Principle:Nautechsystems Nautilus trader Catalog Data Querying
| Field | Value |
|---|---|
| Sources | GitHub Repository, NautilusTrader Documentation |
| Domains | Data Retrieval, Time-Series Queries, Columnar Storage, Apache Arrow |
| Last Updated | 2026-02-10 12:00 GMT |
Overview
Catalog data querying is the process of efficiently retrieving typed trading data from a columnar storage backend by filtering on data type, instrument identity, and time range.
Description
Once market data has been persisted to a Parquet-backed catalog, it must be retrievable in a way that is both fast and type-safe. Catalog data querying provides a structured interface for selecting subsets of stored data based on three primary dimensions:
- Data type -- The class of data to retrieve (e.g., QuoteTick, TradeTick, Bar, Instrument, OrderBookDelta). Each type is stored in its own directory with a type-specific Arrow schema.
- Instrument identity -- An optional filter to retrieve data for specific instruments, bar types, or other identifiers. This maps to subdirectory selection within the data type directory.

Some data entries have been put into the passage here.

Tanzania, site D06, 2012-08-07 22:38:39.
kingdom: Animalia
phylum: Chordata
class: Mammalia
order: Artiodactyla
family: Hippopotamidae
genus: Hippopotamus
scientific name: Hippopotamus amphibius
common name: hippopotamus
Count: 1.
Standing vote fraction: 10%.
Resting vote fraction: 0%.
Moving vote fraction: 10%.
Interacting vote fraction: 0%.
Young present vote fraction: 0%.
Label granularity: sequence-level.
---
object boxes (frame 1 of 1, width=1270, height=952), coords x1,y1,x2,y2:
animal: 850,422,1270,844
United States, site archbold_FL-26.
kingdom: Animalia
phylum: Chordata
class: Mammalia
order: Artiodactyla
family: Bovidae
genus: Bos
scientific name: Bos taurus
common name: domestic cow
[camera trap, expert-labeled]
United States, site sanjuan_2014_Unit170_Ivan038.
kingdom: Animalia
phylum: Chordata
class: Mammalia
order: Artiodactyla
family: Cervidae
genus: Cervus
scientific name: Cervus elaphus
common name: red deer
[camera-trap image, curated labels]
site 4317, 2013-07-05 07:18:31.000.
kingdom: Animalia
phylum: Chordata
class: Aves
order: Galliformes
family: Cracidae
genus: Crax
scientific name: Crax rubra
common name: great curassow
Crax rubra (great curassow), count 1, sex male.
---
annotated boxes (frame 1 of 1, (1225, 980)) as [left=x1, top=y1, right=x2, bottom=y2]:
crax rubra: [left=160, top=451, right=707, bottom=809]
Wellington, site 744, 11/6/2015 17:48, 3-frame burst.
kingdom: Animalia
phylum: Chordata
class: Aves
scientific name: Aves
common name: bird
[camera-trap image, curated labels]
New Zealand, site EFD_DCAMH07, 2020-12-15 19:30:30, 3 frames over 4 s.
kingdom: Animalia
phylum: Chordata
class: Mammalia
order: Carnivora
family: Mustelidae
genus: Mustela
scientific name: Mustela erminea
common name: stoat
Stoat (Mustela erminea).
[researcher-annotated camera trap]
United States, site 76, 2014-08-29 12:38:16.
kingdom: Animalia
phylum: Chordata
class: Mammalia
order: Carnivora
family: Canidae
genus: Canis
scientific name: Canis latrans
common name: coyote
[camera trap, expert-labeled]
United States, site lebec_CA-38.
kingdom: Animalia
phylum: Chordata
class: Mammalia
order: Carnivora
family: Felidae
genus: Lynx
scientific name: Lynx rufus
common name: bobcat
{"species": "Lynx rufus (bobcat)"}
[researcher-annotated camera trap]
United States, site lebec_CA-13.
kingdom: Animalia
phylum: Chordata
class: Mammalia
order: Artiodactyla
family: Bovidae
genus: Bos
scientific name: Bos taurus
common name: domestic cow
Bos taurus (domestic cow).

- Time range -- Optional start and end timestamps that define the time window of interest. This enables file-level pruning (based on filename-encoded timestamps) and row-level filtering (using Arrow predicate pushdown on the ts_init column).
The querying system also provides convenience methods that pre-select the data type, reducing boilerplate for common access patterns like "give me all trade ticks for BTCUSDT between these dates."
Usage
Catalog data querying is used in the following scenarios:
- Backtesting data loading -- The backtest engine queries the catalog for specific data types and time ranges to feed into the simulation.
- Research and analysis -- Researchers query subsets of historical data for strategy development, feature engineering, or statistical analysis.
- Data validation -- After writing data, query it back to verify correctness of timestamps, counts, and content.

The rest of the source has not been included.